The substances under class C drugs include khat, gamma-butyrolactone (GBL), gamma-hydroxybutyrate (GHB), piperazines, benzodiazepines (diazepam) and anabolic steroids.

Possession can of class C substances earn one and an unlimited fine, a prison sentence of up to two years or both. Production and supply of these substances attract an unlimited fine, a jail term of not exceeding fourteen years or both.

In 2004, cannabis was reclassified under the lesser rank of class C substances. However, the new status was to last a short period. In 2008, the Prime Minister Gordon Brown restored cannabis to its initial class B rank.

·      Your Rights

Aside from the powers outlined in a statute, the police lack the general powers to stop and search you. You can always question the basis under which the police are searching. You should not be searched if there are no search powers. However, there is some exemption. For example, the police have the power to search you when accessing a sports ground or any other premise where consent to the search is a condition of entry.

The police have no power to collect your personal details at all times. The circumstances that mandate you to provide your details to the police are when being cautioned or arrested. During this time, the police must tell you the offense you have committed and the act of the law which you have broken. Failure to provide your details when being served a fine (£90) for possession can lead to arrest and detention at a police station.

Stop and Account Search

Nevertheless, police have the power to stop you while driving or in a public space and to request you to explain why you are in the place. They want to ensure you have a valid reason for being there. This approach is termed Stop and Account and aims to assist in eradicating doubt of suspicious activity in a given area. The police will inform you that they want to perform a Stop and Search on you after providing you with a valid reason. For example, when they have a legitimate basis to believe that you may possess that is in breach of the law or one that you should not possess. In a Stop and Search, there have to be at least two officers present. If it is a female being searched, only a female officer can search.

·      Adults (18+) in Possession of Cannabis

Possession of cannabis is prohibited under section 5 of the MDA71. If caught in possession and considering arrest and confiscation of the substance, police are likely to:

Give a cannabis warning for first-time possession offense in a written document. The warning should neither appear on the PCN or CRB records.

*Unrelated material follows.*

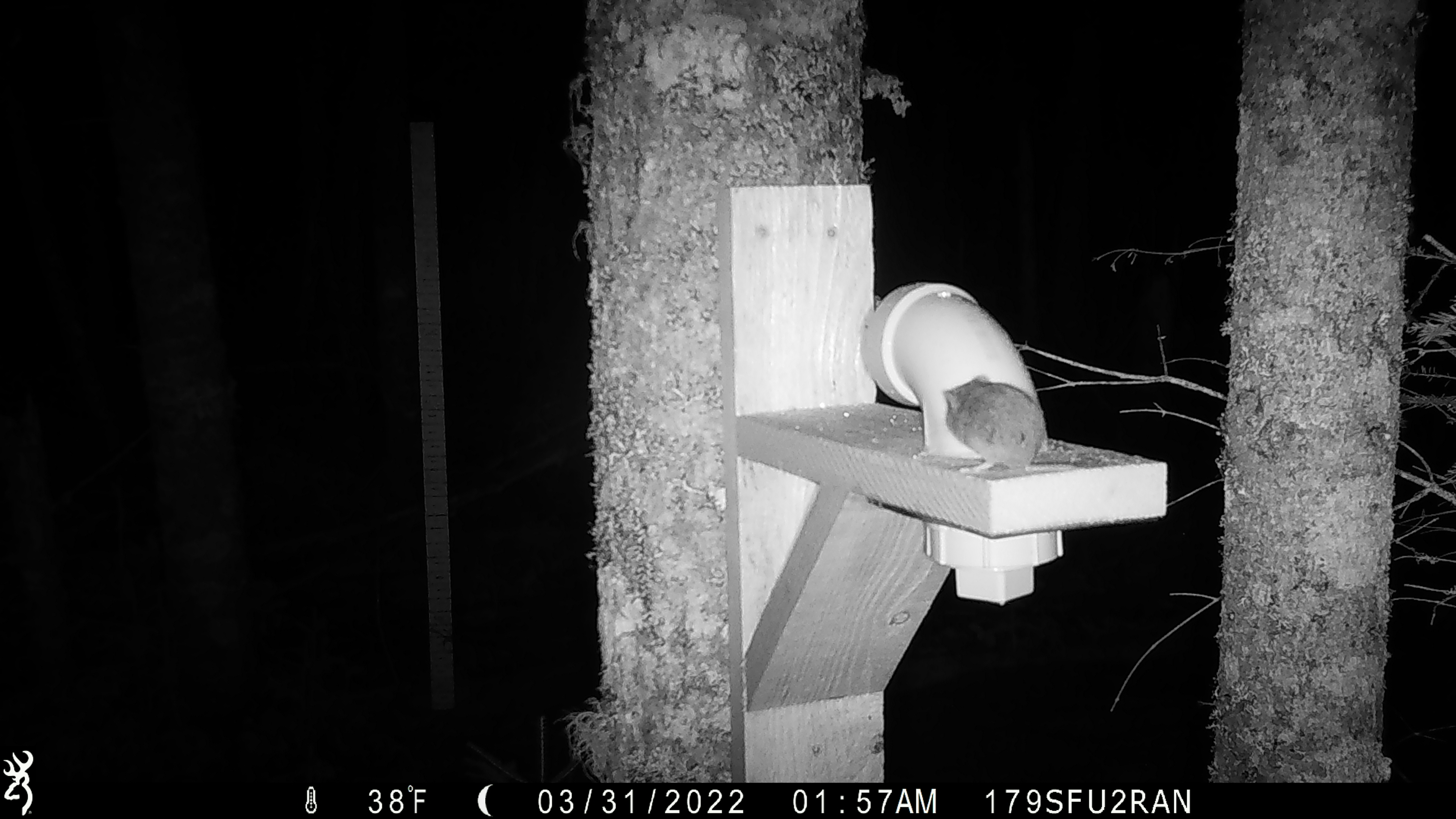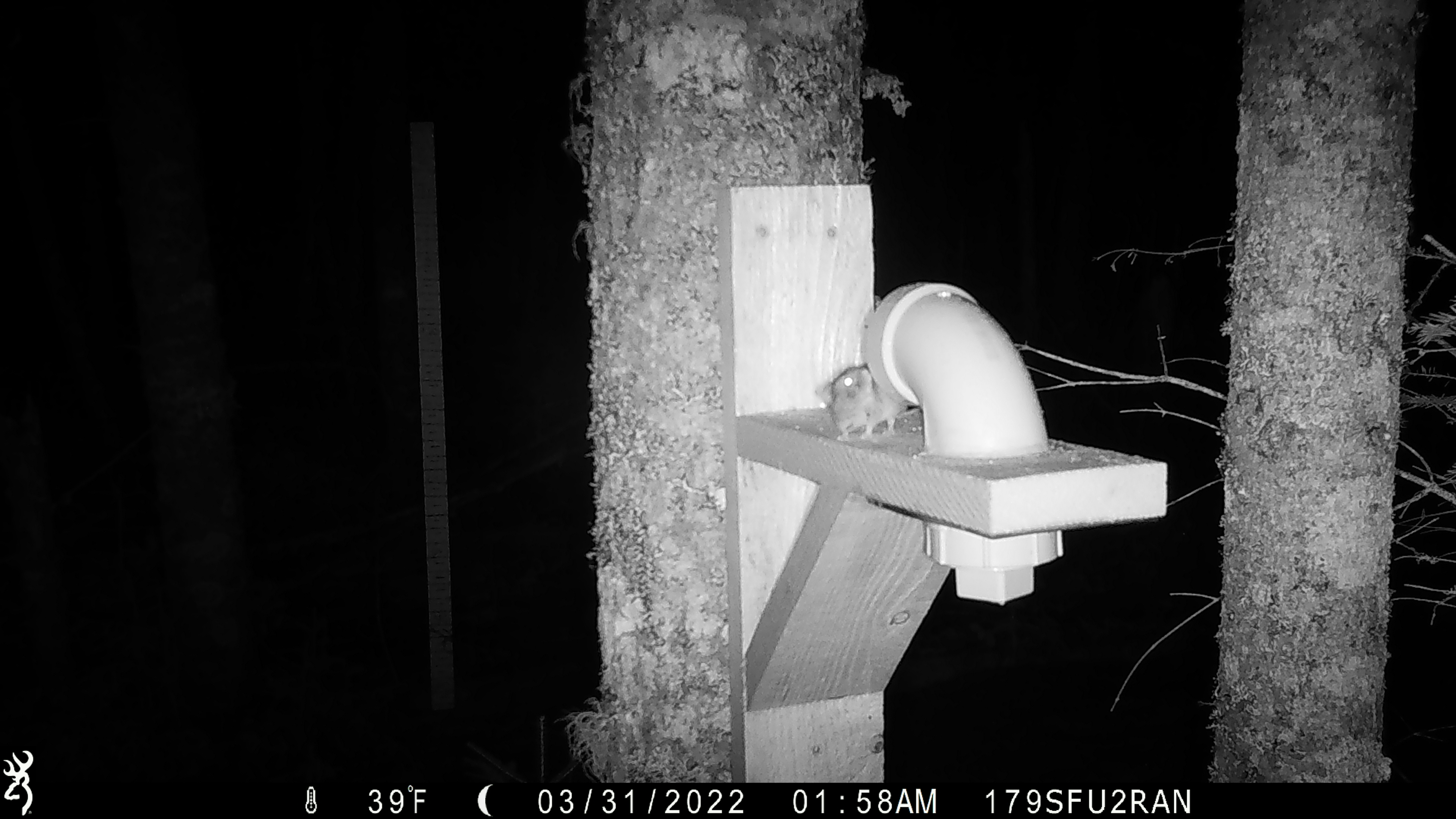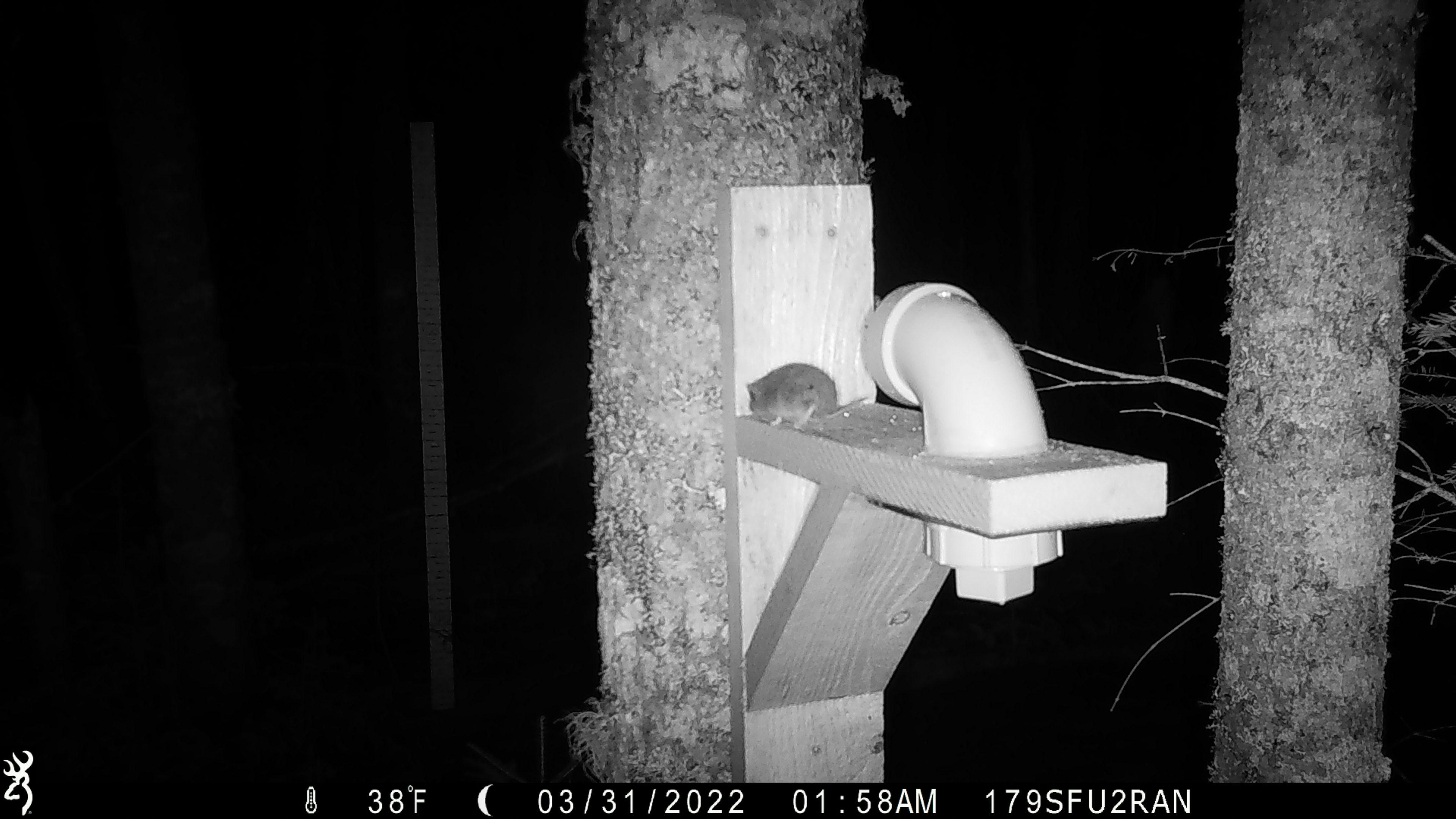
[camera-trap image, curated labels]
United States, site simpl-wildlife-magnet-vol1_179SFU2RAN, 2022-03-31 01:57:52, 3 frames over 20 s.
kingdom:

Provide a Penalty Notice for Disorder. This is for a second offense as £90 fine on the spot. Offenders must pay this within 14 days, failure to which they risk going to court.

Make an arrest. Arrests are for third-time offenders caught in possession of cannabis or if the possession is beyond a certain weight. Arrests can lead to court convictions and a consequent criminal record.

·      Supplying Cannabis

The supply of controlled substances is restricted under section 4 of the MDA71. Supply encompasses the act of sharing a joint, offering a bag, picking up an extra bag for a friend while getting your own, and simple actions such as giving for free or buy cannabis online, despite the quantity. If the authorities raid your premises and find items such as scales and baggies and other evidence such as tick lists that point to dealing, then you will face charges of “possession with intent to supply.” The act outlines a punishment of not less than three years of imprisonment. The weight of substance found in possession, as well as the circumstances, will determine the severity of the punishment. Low-level dealers may receive a suspended sentence, but this is not guaranteed.

·      Cultivation and Production

Section 6 of the MDA71 prohibits the cultivation of cannabis without a valid license from the home officers. Cultivation encompasses the germination of cannabis seeds, tending of cannabis plants, rooted cuttings as well as drying and harvesting of plants. Production is an escalated charge of cultivation marked by an organized nature, an elevated scale of operation or the population of plants exceeds the limit (25 plants) outlined by the court sentencing guidelines. Exceeding 25 plants coupled with other incriminating evidence such as scales and communication, are significant factors. Production has a more severe punishment that cultivation.